Administration Instructions
Priming is not required prior to use. To administer, remove the round blue tab and insert the blue nozzle into one nostril. Squeeze the white air pump three separate times while inhaling through the nose; each squeeze should be fast, complete, and pulse-like—do not squeeze slowly, partially, or with hesitation. Allow the air pump to fully re-expand between squeezes. If any loose powder remains in the device after delivery, repeat the process into the same nostril until no loose powder remains.
A cardiovascular evaluation is recommended prior to initiating treatment. For patients with coronary artery disease risk factors who receive a satisfactory cardiovascular evaluation, administration of the first dose in a medically equipped healthcare facility is strongly recommended.

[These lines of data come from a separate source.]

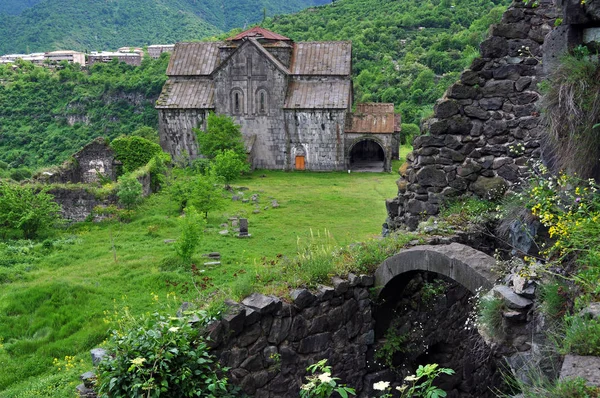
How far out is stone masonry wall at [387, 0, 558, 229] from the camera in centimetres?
652

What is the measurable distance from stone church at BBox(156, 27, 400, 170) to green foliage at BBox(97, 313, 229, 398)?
70.7 ft

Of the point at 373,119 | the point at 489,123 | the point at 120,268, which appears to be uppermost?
the point at 489,123

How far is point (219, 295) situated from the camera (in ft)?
18.3

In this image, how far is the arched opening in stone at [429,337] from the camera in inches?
247

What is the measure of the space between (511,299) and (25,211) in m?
15.0

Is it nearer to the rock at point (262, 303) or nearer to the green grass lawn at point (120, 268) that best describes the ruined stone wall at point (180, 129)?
the green grass lawn at point (120, 268)

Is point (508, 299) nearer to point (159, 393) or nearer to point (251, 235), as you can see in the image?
point (159, 393)

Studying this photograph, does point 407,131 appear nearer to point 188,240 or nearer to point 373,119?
point 373,119

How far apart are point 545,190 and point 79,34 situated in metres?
105

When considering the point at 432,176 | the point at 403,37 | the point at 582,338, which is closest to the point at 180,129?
the point at 432,176

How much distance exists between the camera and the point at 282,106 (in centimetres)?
2639

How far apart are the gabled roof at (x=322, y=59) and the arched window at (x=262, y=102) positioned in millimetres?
1812

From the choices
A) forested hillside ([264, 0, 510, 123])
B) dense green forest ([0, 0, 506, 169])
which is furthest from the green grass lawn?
dense green forest ([0, 0, 506, 169])

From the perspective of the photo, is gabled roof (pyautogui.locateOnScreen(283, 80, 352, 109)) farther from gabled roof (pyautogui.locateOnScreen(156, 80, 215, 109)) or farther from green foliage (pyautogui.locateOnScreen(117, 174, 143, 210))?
green foliage (pyautogui.locateOnScreen(117, 174, 143, 210))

How Supplied / Storage and Handling
ATZUMI is supplied as a single-dose nasal device containing white powder. Each device is individually packaged in a protective foil pouch; cartons contain 8 nasal devices.

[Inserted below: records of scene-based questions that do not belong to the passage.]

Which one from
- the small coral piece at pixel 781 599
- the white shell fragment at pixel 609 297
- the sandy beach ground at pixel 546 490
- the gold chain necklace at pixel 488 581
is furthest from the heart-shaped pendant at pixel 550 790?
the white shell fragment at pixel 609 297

Store at controlled room temperature, 20°C to 25°C (68°F to 77°F), with excursions permitted between 15°C and 30°C (59°F to 86°F). The approved expiry dating period is 30 months from the date of manufacture when stored at the recommended temperature.
Pharmacokinetics Summary
The content below is an abbreviated summary drawn from the full prescribing information. It is meant to give a directional overview and should not be relied upon as comprehensive. Consult the full label for complete details.
Pharmacokinetic parameters below reflect dihydroergotamine following nasal administration of ATZUMI. Median time to peak concentration (Tₐₘₐₓ) is approximately 0.5 hours. Dihydroergotamine is 93% bound to plasma proteins, with an apparent steady-state volume of distribution of approximately 800 L and a mean apparent half-life of approximately 13 hours.

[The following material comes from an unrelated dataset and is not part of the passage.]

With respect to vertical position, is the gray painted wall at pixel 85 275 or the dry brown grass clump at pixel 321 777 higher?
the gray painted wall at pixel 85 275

The primary route of excretion is biliary elimination in feces. Total body clearance is approximately 1.5 L/min, reflecting predominantly hepatic clearance. Renal clearance is approximately 0.1 L/min and is described as unaffected by route of administration, based on data from other dihydroergotamine products.
The efficacy basis for ATZUMI is grounded in a relative bioavailability comparison of ATZUMI nasal powder to dihydroergotamine mesylate nasal spray. Specific study design details, the evaluated patient population, and the pharmacokinetic metrics assessed are not provided in the Clinical Studies section of the reviewed prescribing information.
Clinical Studies Summary
The content below is an abbreviated summary drawn from the full prescribing information. It is meant to give a directional overview and should not be relied upon as comprehensive. Consult the full label for complete details.
No placebo-controlled efficacy trials were conducted with ATZUMI nasal powder for the current NDA. The labeling describes four randomized, double-blind, placebo-controlled U.S. efficacy trials. In these trials, adults treated a single moderate-to-severe migraine attack. As stated in the prescribing information, these trials were conducted with dihydroergotamine mesylate nasal spray, not with the current NDA product. Adverse reactions with the nasal powder are expected to be similar to those with the nasal spray. Efficacy for the approved indication therefore rests on the established evidence base for dihydroergotamine mesylate, bridged to ATZUMI through relative bioavailability.
The clinical program specific to the current NDA was limited to two studies. The first was a Phase 1 pharmacokinetic study. The second was an open-label, long-term safety study (ASCEND) that allowed repeated as-needed use of the nasal powder for up to 12 months. In that study, local irritative symptoms were reported in 29% of treated patients. These studies characterized the pharmacokinetics, safety, and tolerability of the nasal powder. They were not placebo-controlled efficacy trials.